There have been urgent lessons about bad behavior in the news almost every day, as more and more men in various realms of public life are being held to account for a range of charges of sexual misconduct and abuse. As the father of a 14-year-old young man, a high-school freshman just beginning to learn how to handle himself in the adult world, I’ve been taking in the swelling ugliness with a hope that my son will see the gravity of transgressions that would have been hushed up or shrugged off when I was his age. My wife and I reinforce this message directly with him, of course. He’s seeing and hearing a lot that should help him learn to do much better than the men in the news feeds. At the same time, what he seems to watch and listen to most closely is pop music, on YouTube and through his streaming subscriptions, and what teenagers like my son are likely to find there is a set of lessons of a very different kind.

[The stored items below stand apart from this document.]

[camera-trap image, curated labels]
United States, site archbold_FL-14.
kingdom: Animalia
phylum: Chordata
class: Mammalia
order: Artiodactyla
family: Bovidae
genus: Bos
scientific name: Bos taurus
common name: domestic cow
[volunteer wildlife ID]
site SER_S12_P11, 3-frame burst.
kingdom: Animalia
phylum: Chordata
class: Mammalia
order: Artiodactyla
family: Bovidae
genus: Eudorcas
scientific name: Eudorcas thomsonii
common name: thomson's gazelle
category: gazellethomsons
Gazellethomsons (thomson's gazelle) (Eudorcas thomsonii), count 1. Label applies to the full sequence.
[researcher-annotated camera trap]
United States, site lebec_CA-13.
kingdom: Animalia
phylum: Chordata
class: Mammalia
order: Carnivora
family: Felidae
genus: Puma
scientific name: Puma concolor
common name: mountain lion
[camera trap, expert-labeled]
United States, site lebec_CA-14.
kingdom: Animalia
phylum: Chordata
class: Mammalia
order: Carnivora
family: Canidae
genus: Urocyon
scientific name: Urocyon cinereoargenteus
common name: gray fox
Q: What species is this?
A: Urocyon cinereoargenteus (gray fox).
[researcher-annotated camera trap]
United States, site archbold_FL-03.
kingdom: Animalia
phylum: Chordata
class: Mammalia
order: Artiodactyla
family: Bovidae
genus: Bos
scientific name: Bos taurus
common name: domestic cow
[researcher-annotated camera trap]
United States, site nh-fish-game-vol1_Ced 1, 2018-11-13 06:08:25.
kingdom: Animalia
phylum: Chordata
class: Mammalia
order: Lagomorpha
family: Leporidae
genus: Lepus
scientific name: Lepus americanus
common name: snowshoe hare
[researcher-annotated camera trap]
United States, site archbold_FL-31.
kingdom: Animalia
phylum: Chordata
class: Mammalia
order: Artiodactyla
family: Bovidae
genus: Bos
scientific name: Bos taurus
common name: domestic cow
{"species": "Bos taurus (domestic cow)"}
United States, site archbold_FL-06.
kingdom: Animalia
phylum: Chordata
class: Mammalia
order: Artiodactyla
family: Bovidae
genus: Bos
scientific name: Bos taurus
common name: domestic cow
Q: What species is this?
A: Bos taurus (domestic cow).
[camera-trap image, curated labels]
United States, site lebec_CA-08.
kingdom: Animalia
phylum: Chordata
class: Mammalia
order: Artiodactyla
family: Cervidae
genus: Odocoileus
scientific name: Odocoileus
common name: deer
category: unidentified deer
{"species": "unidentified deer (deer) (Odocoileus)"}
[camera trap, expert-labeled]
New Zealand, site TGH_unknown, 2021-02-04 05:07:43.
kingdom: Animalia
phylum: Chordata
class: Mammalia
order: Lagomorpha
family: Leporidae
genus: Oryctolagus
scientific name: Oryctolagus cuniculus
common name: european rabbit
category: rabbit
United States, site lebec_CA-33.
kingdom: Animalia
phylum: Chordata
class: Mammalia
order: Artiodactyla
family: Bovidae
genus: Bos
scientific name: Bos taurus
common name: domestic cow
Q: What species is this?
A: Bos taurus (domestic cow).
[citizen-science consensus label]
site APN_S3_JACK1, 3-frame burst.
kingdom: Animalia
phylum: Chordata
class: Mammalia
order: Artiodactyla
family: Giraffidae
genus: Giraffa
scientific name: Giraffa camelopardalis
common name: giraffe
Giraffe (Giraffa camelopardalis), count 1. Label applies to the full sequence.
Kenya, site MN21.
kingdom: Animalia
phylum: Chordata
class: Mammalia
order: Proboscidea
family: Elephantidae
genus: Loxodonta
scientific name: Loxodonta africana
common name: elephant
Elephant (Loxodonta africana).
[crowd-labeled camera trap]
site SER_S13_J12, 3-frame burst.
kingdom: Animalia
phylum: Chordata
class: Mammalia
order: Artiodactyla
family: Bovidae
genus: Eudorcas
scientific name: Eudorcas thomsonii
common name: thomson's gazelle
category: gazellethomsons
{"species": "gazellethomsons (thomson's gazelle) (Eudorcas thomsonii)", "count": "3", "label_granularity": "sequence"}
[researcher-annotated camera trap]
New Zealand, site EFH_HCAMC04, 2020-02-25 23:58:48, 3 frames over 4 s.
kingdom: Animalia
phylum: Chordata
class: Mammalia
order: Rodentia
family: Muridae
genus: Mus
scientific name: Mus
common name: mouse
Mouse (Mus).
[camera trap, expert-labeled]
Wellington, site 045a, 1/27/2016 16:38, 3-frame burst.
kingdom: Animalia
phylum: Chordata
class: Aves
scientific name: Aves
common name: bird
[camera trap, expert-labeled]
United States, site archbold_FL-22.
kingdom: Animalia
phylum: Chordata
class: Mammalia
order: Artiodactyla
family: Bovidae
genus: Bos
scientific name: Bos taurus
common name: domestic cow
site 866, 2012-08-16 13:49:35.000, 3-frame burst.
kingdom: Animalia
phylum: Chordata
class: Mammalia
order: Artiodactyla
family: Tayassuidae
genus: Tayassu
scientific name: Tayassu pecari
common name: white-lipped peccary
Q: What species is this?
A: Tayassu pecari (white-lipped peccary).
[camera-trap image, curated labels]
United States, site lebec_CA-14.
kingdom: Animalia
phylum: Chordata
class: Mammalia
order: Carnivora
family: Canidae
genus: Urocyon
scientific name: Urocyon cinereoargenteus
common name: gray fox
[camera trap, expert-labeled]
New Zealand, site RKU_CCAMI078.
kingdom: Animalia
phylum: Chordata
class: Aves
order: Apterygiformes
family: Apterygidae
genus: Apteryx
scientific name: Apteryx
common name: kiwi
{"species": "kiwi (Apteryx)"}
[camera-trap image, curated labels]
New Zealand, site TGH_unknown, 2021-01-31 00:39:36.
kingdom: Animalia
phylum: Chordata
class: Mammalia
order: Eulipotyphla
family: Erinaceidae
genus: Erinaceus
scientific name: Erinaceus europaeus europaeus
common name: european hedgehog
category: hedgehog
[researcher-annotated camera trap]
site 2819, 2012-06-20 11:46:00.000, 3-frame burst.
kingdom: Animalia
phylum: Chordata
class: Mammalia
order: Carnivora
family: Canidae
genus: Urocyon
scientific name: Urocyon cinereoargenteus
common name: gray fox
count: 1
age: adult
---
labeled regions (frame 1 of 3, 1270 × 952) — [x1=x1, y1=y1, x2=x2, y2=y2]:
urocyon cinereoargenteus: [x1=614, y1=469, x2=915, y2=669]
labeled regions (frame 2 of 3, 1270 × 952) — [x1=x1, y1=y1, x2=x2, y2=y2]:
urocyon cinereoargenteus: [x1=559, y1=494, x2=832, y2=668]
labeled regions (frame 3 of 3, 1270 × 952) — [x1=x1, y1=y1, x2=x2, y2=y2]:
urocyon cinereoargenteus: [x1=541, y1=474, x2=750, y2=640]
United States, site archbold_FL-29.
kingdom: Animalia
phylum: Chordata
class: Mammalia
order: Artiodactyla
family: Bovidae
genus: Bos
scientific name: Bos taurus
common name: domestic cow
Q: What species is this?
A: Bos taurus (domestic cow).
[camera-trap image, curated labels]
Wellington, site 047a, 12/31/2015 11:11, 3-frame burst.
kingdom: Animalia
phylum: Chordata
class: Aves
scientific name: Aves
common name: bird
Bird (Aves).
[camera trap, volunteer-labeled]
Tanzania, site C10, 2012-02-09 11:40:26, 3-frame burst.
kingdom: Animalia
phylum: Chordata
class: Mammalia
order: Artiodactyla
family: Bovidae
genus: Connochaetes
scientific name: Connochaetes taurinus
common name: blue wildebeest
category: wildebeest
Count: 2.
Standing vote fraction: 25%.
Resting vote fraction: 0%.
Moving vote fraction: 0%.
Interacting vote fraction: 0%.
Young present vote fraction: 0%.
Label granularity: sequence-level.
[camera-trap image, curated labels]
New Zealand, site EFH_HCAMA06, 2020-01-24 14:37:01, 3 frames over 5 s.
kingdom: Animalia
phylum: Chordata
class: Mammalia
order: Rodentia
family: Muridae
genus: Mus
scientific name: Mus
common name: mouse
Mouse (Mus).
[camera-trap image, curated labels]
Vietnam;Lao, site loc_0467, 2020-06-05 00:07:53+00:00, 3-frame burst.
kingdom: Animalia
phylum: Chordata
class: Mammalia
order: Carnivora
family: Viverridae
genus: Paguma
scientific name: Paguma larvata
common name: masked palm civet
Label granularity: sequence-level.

Like a great deal of pop music for a long time, most of the songs on the Billboard Hot 100 chart today are narratives of romantic or sexual fantasy, aspiration, success, or frustration. It’s 30 years now since the Chicago noise-rock band Big Black made its duly acclaimed album Songs About Fucking, and the title still applies to most popular music, in one way or another. The main purpose of the form has always been to serve as an outlet through which young people can experiment freely in an imaginative space, sorting out the options for functioning as social and sexual creatures in the adult world.
As far back as a hundred years ago, Tin Pan Alley tunesmiths were turning out songs such as “Give Me the Moonlight, Give Me the Girl” and “Send Me Away with a Smile,” which weren’t about astronomy and telling jokes. Over the decades, pop songs have steadily grown bolder and more particular in their treatment of eros, to the point where allusion and indirection have now largely given way to language that portrays sex acts bluntly, casually, without gloss or shame. There’s not necessarily any harm in such straight talk, theoretical damage to the poetic muse notwithstanding. To rob pop songs of their power to shock and outrage grown-ups by defying the norms of older modes of practice is to deny them their privilege to speak to young people in the language of their time.
The great surprise in the treatment of sex in contemporary pop is not that it’s radically advanced, but that it’s so shockingly regressive. With the recent and ongoing wave of revelations of male transgressions in mind, I undertook a systematic review of the top 20 songs in every Hot 100 chart published in Billboard over the course of this year, and found striking similarities in the way men talk about and deal with women in the pop songs of 2017. The attitudes in the music are straight out of 1957, with women portrayed more often than not as prey, as interchangeable objects of fleeting gratification, or as malevolent temptresses bent on exploiting men for material gain.
The number-one hit on the most recent Hot 100 chart is “Rockstar” by Post Malone, a rising hip-hop performer with a pop orientation. The opening words of the song establish its theme: “I’ve been fuckin’ hoes and poppin’ pillies/ Man, I feel just like a rockstar.” Like countless other songs in and out of hip-hop, it’s a dream narrative of stardom as the fulfillment of fantasies of male privilege, including power over women.